What is expected: Count the lines below that contain the string "keys". Give only the number.
--- Begin Exercise material ---
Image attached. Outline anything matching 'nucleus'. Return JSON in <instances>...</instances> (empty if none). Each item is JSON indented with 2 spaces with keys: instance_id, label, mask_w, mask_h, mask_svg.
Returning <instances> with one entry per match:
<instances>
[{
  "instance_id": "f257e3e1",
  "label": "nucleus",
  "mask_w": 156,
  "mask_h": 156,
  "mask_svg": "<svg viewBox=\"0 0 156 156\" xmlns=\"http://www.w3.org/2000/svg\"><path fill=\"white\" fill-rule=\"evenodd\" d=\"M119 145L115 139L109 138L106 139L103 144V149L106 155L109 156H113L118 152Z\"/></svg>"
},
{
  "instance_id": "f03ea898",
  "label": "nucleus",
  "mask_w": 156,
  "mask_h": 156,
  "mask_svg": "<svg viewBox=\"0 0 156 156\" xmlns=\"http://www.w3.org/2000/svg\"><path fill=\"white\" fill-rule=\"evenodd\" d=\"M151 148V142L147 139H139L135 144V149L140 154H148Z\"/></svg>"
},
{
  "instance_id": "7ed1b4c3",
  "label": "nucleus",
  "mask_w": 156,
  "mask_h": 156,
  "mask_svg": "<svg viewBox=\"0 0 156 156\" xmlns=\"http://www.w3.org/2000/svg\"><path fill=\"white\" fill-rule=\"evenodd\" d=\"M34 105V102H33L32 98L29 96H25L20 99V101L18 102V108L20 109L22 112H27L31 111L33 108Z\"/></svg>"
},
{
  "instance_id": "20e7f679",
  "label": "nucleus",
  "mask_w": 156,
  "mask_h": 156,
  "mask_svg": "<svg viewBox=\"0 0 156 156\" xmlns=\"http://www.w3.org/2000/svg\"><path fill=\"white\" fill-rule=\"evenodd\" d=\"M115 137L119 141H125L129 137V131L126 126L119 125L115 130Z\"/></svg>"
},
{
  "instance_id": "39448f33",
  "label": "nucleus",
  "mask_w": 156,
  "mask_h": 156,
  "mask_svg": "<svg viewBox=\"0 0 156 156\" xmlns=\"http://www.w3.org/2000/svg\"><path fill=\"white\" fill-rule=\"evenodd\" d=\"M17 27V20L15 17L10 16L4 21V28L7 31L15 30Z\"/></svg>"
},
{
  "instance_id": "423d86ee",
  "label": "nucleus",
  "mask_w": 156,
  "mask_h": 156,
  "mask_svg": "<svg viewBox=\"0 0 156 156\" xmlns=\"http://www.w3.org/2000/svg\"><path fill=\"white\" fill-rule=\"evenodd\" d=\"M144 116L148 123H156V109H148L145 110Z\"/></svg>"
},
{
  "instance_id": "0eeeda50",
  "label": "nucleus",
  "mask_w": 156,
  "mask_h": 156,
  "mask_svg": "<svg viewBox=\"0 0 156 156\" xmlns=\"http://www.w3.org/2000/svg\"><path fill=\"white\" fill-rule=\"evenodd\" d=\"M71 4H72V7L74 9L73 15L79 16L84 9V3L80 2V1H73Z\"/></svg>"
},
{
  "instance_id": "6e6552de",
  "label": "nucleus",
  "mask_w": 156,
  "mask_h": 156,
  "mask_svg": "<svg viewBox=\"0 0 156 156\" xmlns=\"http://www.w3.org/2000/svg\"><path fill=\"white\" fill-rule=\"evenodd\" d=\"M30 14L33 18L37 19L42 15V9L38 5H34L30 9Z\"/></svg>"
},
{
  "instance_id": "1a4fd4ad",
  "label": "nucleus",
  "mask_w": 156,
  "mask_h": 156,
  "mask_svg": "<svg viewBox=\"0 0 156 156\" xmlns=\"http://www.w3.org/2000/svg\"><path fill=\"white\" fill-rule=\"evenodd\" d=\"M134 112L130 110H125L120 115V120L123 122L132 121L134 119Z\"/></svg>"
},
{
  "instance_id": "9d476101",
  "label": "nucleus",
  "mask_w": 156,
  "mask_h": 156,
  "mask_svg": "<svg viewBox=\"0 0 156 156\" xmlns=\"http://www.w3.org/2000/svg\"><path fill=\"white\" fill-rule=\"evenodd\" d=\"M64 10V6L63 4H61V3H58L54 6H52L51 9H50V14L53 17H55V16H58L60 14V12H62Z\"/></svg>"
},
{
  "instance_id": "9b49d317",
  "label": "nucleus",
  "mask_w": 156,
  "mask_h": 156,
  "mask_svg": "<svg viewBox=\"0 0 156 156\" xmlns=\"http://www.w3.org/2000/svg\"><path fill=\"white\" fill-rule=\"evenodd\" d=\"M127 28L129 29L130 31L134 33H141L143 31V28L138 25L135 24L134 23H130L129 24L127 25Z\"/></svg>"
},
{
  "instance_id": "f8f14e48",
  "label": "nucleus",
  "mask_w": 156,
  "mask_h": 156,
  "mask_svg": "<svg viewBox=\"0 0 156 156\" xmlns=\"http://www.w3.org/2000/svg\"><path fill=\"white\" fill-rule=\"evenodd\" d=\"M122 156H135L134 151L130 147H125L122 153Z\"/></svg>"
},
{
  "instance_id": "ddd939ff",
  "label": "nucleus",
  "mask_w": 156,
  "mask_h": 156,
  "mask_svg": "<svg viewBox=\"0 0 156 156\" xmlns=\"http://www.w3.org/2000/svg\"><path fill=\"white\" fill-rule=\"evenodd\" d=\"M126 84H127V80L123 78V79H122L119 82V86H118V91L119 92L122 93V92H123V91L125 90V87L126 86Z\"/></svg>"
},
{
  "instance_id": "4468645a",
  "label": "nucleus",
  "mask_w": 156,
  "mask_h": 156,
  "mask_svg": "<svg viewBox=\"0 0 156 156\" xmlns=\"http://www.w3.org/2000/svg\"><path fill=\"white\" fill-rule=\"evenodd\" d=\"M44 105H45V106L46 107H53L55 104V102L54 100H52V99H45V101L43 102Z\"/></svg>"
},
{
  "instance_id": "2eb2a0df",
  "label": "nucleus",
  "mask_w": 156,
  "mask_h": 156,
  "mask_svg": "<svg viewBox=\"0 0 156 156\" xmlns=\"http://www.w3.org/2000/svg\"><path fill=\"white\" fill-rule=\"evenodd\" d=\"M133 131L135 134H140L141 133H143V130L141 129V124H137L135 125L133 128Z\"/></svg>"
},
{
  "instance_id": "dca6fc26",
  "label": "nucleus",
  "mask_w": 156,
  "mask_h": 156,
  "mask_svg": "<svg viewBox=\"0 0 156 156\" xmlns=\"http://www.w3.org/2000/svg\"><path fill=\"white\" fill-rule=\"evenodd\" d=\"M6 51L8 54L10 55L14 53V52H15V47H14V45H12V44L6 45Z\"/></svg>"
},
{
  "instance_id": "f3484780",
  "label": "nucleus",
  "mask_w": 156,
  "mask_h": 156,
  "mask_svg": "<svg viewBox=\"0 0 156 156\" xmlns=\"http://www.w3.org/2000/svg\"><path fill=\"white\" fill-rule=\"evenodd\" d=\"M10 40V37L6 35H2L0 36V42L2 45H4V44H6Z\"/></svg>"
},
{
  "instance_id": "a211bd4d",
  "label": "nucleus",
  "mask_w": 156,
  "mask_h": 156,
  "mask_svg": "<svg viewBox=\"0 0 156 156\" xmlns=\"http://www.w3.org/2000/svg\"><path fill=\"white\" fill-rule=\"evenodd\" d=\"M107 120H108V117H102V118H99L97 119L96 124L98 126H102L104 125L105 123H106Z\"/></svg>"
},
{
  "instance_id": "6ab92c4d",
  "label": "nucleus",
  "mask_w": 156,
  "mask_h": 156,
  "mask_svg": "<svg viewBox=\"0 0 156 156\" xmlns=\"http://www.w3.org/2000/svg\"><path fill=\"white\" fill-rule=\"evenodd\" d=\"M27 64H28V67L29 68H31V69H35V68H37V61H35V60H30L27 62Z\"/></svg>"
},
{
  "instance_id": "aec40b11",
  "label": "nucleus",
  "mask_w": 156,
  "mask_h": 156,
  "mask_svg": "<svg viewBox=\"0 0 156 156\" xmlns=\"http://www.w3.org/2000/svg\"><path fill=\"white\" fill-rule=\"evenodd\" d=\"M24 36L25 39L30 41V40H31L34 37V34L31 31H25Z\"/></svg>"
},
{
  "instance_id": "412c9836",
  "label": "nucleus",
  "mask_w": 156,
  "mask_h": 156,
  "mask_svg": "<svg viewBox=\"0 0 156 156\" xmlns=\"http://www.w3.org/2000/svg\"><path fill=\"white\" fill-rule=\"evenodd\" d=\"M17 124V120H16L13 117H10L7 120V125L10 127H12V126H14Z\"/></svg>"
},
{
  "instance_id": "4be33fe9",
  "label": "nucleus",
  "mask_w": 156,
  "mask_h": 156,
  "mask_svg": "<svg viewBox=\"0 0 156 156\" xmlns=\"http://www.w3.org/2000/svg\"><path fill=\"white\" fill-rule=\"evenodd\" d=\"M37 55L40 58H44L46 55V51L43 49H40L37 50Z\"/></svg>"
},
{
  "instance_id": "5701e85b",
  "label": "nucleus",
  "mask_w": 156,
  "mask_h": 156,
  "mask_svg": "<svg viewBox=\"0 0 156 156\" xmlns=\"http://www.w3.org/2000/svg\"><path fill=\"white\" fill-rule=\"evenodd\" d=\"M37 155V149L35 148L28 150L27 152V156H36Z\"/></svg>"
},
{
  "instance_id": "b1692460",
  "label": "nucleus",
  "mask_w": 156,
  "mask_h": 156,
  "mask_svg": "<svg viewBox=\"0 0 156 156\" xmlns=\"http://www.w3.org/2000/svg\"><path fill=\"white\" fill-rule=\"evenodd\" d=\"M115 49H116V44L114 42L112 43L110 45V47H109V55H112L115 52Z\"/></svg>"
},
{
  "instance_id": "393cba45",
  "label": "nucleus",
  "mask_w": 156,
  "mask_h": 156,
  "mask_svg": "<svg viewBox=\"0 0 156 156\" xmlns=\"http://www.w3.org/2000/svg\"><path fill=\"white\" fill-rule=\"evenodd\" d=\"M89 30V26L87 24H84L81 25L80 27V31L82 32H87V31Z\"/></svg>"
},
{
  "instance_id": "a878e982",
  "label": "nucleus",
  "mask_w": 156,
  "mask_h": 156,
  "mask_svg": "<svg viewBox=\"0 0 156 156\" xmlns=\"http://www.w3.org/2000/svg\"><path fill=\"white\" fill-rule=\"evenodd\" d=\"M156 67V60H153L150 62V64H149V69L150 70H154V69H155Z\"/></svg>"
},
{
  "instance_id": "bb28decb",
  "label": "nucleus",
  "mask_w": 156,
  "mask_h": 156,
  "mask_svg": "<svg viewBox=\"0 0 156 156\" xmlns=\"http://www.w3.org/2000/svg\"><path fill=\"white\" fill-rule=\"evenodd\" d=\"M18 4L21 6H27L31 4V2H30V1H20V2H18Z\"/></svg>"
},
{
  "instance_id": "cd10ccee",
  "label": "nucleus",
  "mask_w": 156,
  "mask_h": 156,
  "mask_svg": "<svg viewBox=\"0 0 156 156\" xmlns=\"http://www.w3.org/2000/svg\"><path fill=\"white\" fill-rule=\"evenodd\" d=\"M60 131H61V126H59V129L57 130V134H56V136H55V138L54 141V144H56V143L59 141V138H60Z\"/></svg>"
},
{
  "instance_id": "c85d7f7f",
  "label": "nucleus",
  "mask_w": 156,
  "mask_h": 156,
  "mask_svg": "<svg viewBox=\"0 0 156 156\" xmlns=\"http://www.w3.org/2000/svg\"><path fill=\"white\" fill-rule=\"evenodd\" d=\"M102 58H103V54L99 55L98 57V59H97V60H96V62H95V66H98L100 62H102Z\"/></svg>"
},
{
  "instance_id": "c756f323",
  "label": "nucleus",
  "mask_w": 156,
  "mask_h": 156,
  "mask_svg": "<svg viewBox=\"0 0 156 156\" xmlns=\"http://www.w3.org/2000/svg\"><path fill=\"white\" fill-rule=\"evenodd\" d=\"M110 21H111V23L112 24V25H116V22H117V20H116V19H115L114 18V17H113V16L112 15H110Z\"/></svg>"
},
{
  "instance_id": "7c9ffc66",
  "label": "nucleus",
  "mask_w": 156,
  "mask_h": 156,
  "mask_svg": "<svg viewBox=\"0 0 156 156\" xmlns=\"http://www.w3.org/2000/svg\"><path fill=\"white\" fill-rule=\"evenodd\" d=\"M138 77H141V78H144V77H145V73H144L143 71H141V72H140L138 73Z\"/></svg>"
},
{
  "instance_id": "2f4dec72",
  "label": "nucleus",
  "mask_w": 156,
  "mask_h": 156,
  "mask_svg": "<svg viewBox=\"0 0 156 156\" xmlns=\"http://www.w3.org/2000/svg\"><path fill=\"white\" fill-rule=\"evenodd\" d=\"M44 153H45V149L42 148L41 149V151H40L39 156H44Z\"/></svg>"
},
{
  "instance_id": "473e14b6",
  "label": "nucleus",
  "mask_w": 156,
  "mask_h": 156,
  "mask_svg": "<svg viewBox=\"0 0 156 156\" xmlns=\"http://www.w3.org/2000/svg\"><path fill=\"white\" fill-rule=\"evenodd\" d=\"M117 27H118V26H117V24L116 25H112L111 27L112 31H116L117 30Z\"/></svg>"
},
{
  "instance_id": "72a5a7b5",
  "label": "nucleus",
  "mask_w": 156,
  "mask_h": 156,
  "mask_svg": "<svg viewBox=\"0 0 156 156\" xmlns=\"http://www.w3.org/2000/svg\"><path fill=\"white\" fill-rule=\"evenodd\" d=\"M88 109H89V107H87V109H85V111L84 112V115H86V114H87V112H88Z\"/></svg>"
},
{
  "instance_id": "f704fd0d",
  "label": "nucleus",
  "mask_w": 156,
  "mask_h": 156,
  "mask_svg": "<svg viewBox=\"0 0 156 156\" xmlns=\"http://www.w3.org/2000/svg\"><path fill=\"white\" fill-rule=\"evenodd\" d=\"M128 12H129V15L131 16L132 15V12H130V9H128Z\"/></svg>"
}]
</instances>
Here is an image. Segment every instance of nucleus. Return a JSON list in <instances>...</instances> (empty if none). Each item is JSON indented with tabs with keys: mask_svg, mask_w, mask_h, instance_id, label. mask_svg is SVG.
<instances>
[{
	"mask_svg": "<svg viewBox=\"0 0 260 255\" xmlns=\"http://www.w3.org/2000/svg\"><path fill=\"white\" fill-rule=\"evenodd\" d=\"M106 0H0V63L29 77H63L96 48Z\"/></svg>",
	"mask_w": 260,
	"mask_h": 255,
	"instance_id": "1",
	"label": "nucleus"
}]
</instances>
--- End Exercise material ---
Finished answer: 2